A report that was just declassified this week confirms what many people have long been saying, and fearing – that law enforcement and intelligence agencies in the United States have been purchasing the personal data about American citizens.
The report, which was compiled by a panel that was working to advise the Director of National Intelligence, was actually completed back in January of 2022. It was classified, though, which meant that the information contained within couldn’t be released to the public.
That was until Democratic Senator Ron Wyden of Oregon requested earlier this month that the report be declassified so the public could learn more. Now, with this information out there, it has raised significant alarm from people on both sides of the political aisle regarding civil liberties and general privacy.
The now declassified report showed how agencies in the United States have participated in purchasing massive datasets about Americans.
The Wall Street Journal reported that the Internal Revenue Service ended up purchasing the access to one particular dataset that stored location data from millions of phones owned by Americans. The agency did this, according to the report, to try to find people who were cheating on their taxes.
Other agencies such as Homeland Security purchased similar location data from phones for purposes related to immigration.
The report stated, in part:
“In a way that far fewer Americans seem to understand, and even fewer of them can avoid, [commercially available information] includes information on nearly everyone that is of a type and level of sensitivity that historically could have been obtained” by other gathering capabilities that intelligence agencies have, which includes surveillance, wiretaps and search warrants.
Once this report was made public, Wyden released a statement expressing his displeasure – to say the least – that the federal government not only didn’t protect Americans’ privacy rights, but apparently completely violated them. He said:
“This review shows the government’s existing policies have failed to provide essential safeguards for Americans’ privacy, or oversight of how agencies buy and use personal data. According to this report, the ODNI does not even know which federal intelligence agencies are buying Americans’ personal data.”
The declassified report confirmed that “the detailed movements and associations of individuals and groups, revealing political, religious, travel and speech activities” ultimately could be used to “identify every person who attended a protest or rally based on their smartphone location or ad-tracking records.”
As the report further stated:
“In the wrong hands, sensitive insights gained through [commercially available information] could facilitate blackmail, stalking, harassment and public shaming.”
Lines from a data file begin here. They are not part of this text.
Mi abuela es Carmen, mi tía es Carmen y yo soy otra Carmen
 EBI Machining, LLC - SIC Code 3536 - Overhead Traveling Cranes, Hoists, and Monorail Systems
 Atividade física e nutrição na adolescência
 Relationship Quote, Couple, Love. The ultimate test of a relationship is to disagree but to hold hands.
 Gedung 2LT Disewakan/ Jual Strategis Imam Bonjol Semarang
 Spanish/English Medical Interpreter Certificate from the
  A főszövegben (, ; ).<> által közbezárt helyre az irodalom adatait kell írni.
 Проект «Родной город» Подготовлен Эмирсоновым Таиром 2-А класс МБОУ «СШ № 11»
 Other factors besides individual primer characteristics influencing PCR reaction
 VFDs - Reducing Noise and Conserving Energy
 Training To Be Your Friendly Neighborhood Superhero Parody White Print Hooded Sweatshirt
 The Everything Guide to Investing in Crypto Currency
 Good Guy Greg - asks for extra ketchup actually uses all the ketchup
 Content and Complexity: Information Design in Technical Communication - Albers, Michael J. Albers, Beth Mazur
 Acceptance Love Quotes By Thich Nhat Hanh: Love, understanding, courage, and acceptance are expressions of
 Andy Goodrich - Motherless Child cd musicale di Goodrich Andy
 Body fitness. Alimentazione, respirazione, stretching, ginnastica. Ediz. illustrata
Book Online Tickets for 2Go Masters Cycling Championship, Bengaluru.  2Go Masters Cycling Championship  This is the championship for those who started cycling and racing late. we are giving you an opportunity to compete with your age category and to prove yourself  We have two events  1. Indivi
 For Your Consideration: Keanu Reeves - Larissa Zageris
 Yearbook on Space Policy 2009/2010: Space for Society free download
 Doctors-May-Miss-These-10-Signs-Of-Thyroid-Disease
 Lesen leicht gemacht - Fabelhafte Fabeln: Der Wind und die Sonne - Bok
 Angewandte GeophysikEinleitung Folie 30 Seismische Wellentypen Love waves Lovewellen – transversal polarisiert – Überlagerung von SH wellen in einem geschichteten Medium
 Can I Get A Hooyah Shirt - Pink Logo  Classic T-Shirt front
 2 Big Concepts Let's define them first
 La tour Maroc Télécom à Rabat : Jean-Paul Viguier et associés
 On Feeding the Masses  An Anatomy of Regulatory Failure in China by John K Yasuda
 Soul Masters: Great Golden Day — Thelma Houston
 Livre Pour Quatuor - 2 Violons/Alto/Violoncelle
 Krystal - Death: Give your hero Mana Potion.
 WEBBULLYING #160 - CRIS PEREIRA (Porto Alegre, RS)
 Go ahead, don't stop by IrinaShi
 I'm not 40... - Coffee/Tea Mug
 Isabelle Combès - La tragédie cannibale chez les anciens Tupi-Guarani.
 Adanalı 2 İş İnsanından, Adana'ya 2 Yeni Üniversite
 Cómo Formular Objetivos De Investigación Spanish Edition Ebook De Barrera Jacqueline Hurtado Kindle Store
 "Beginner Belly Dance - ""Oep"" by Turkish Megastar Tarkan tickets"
In light of the report, Wyden said that legislation needed to be crafted that would prevent federal agencies from collecting Americans’ personal data – as they have been here – without having a legitimate legal cause for doing so.
His statement read:
“Congress needs to pass legislation to put guardrails around government purchases, to rein in private companies that collect and sell this data, and keep Americans’ personal information out of the hands of our adversaries.”